Entries provided –
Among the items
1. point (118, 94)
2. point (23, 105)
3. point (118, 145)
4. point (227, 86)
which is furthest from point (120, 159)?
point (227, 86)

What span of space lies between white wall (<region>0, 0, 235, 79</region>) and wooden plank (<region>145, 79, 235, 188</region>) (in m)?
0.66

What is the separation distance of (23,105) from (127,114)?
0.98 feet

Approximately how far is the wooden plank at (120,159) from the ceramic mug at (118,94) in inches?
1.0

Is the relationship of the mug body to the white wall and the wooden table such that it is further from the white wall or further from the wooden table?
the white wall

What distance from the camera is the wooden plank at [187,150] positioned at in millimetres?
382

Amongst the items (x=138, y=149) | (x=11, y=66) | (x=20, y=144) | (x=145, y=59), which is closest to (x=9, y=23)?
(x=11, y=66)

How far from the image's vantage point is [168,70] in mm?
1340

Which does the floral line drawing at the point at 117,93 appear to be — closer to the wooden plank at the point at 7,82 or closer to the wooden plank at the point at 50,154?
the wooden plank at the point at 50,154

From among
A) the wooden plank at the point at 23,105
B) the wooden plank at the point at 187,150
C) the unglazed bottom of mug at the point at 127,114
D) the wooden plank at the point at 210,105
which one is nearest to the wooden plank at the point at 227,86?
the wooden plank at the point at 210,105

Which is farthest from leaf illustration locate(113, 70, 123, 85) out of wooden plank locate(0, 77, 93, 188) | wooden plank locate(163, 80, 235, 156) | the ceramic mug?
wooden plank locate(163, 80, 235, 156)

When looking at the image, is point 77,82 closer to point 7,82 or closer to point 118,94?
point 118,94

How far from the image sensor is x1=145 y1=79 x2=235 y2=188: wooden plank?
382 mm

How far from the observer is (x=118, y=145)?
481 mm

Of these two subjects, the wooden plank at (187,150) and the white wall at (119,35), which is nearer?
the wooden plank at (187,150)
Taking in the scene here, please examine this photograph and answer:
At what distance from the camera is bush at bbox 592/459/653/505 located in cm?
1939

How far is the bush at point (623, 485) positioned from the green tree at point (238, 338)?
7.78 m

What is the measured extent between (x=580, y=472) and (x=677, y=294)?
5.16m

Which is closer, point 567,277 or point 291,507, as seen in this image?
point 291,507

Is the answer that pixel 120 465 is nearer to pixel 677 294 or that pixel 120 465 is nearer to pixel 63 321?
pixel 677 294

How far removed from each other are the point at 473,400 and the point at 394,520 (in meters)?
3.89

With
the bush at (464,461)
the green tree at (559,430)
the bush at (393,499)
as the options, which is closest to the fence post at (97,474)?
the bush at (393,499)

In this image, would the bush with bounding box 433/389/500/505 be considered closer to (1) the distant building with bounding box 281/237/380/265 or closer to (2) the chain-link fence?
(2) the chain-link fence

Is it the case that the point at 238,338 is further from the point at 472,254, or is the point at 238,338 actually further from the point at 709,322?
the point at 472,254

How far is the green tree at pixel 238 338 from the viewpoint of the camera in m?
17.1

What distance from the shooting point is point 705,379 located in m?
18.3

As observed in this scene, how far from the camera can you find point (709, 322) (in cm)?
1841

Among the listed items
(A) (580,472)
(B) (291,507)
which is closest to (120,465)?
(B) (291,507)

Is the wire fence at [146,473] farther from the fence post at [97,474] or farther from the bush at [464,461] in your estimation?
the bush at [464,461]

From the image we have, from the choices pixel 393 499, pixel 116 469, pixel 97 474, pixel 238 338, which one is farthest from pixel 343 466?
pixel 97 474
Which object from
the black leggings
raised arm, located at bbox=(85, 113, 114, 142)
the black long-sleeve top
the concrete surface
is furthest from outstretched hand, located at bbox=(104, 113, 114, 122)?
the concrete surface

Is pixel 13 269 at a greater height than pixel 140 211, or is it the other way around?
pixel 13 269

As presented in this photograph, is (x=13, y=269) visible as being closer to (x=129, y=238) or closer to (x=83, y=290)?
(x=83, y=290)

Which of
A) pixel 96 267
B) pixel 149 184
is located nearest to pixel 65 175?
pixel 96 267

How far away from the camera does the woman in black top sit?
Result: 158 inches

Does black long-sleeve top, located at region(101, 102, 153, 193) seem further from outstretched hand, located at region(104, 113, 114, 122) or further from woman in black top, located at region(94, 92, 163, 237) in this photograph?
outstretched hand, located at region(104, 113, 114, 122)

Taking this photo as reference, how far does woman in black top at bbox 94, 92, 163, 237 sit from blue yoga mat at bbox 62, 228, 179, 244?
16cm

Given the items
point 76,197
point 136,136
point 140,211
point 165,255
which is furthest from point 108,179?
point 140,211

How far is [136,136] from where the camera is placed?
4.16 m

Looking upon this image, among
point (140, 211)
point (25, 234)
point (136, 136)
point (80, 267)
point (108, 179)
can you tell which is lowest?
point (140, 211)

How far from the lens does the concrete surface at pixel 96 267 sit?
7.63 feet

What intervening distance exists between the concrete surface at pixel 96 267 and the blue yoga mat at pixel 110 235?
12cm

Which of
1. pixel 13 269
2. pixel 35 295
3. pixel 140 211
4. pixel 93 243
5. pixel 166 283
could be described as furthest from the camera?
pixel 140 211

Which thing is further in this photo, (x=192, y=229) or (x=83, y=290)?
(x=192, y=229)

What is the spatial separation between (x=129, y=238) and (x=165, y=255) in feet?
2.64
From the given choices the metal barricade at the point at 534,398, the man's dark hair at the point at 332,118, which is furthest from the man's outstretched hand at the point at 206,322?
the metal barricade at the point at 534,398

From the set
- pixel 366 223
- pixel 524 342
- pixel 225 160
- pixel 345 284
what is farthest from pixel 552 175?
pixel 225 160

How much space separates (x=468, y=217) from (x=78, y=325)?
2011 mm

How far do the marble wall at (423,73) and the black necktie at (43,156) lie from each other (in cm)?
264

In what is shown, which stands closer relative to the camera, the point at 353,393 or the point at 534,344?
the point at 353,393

Exercise – Please copy the material word for word, from the line with "Which thing is" up to and including the final line of the material.

Complete output –
Which thing is further in this photo, (x=192, y=229) or (x=83, y=290)?
(x=192, y=229)

What is the spatial separation between (x=129, y=238) and (x=165, y=255) in feet?
2.64
From the given choices the metal barricade at the point at 534,398, the man's dark hair at the point at 332,118, which is furthest from the man's outstretched hand at the point at 206,322?
the metal barricade at the point at 534,398

From the set
- pixel 366 223
- pixel 524 342
- pixel 225 160
- pixel 345 284
what is farthest from pixel 552 175?
pixel 225 160

How much space separates (x=468, y=217) from (x=78, y=325)?
2011 mm

How far do the marble wall at (423,73) and the black necktie at (43,156) lie from each other (in cm)?
264

In what is shown, which stands closer relative to the camera, the point at 353,393 or the point at 534,344?
the point at 353,393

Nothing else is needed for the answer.